=== WORK REQUEST 1 ===
In the personal account of cannabis activism, which organization did the writer start volunteering with in 1995?
=== WORK REQUEST 2 ===
Rewrite the stretch from "I spent some" through "board of directors." in the personal account of cannabis activism, replacing "board of directors" with "advisory council".
=== WORK REQUEST 3 ===
Extend the personal account of cannabis activism with the next part, beginning after its last sentence.

=== EXCERPTED PASSAGE ===

*** Block opens ***

I grew up an Army brat. By 1992, when I was 18 years old, I had lived in Wisconsin, New York, Texas, Oklahoma, Indiana, Alabama, and Germany. I was fortunate my father served during a 23 year period where he would never be sent into a conflict, especially as a physical therapist. I reaped the benefits of experiencing various cultures and socialized medicine.
I started my cannabis activism in 1995 volunteering with the Washington Hemp Education Network in Olympia, WA, while attending The Evergreen State College. Following a stint in Congressman Brian Baird’s district office, I went to law school at the University of Washington School of Law, figuring that having a law degree would give me more respect while pushing for such a controversial issue. Serendipitously, during my 2L year, the King County Bar Association (where my school was located) started a Drug Policy Project, where I was fortunate to get a job after graduation. I worked there, and simultaneously for the Voluntary Committee of Lawyers, until around 2010 when my boss was running for his third term in the state legislature and I wanted to focus on more local issues around medical cannabis implementation.
I spent some time as an acting-executive director for the Cannabis Defense Coalition, advising businesses on the medical cannabis laws, and became a partner in a medical authorization clinic and wellness center. I was also volunteering with Seattle Hempfest — where I started in 2004 and have continued to commit my free time to this day, now as part of the board of directors.

*** Block closes ***

=== PROVIDED MATERIAL ===

*** Block opens ***

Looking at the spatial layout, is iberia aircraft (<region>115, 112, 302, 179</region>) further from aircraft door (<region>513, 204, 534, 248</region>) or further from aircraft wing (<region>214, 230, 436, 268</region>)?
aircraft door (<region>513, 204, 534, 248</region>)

*** Block closes ***

=== EXERCISE ANSWER 1 ===
The Washington Hemp Education Network in Olympia, WA.

=== EXERCISE ANSWER 2 ===
I spent some time as an acting-executive director for the Cannabis Defense Coalition, advising businesses on the medical cannabis laws, and became a partner in a medical authorization clinic and wellness center. I was also volunteering with Seattle Hempfest — where I started in 2004 and have continued to commit my free time to this day, now as part of the advisory council.

=== EXERCISE ANSWER 3 ===
After the legalization initiative passed in Washington state in 2012, I began using my law degree to represent businesses during the licensing process, working with Wykowski Law and Gleam Law. But billing clients was not for me, and circumstances in my life made me want to run a cannabis business.
It was 2016, and by then I had moved to Oregon where they had also passed a legalization initiative. With a partner who had previously had a successful medical cannabis business, spent a year forming the business and pitching it, only to fail to secure enough funding to continue in such an expensive endeavor.
I became disheartened in the whole process and the future for all small businesses trying to make it in the industry. I knew the only way to truly have a successful industry that worked for all stakeholders and citizens was to legalize at the federal level, and the main organization focused on that effort was NCIA.
On a whim, I looked at the NCIA website to see if they were hiring. Lo and behold, they had a business development position open and wanted someone located in the Pacific Northwest and connected in the industry. Business development wasn’t quite in my skill set, but we made it work and I have had a hand in multiple areas at the organization since I started January 2017. My biggest effort so far has been the creation and development of NCIA’s Allied Associations Program; it has been very satisfying bringing together cannabis trade associations from around the country.
I am now Deputy Director of Public Policy and feel so fortunate to work with the brilliant Andrew Kline and all the work that is coming out of the Policy Council. I continue to work with the Allied Associations Program, alongside Amy Rose, to keep my finger on the pulse of state policy, and I’m coordinating NCIA’s member committees and their content, along with Morgan Fox.
Moving forward, I’m feeling like probably most people, ranging from the anxiety of existential uncertainty to the optimism of knowing cannabis is considered essential in society and the endless possibilities as we all navigate this new normal. The creativity and tenacity of all my amazing colleagues at NCIA and our members leave me full of hope.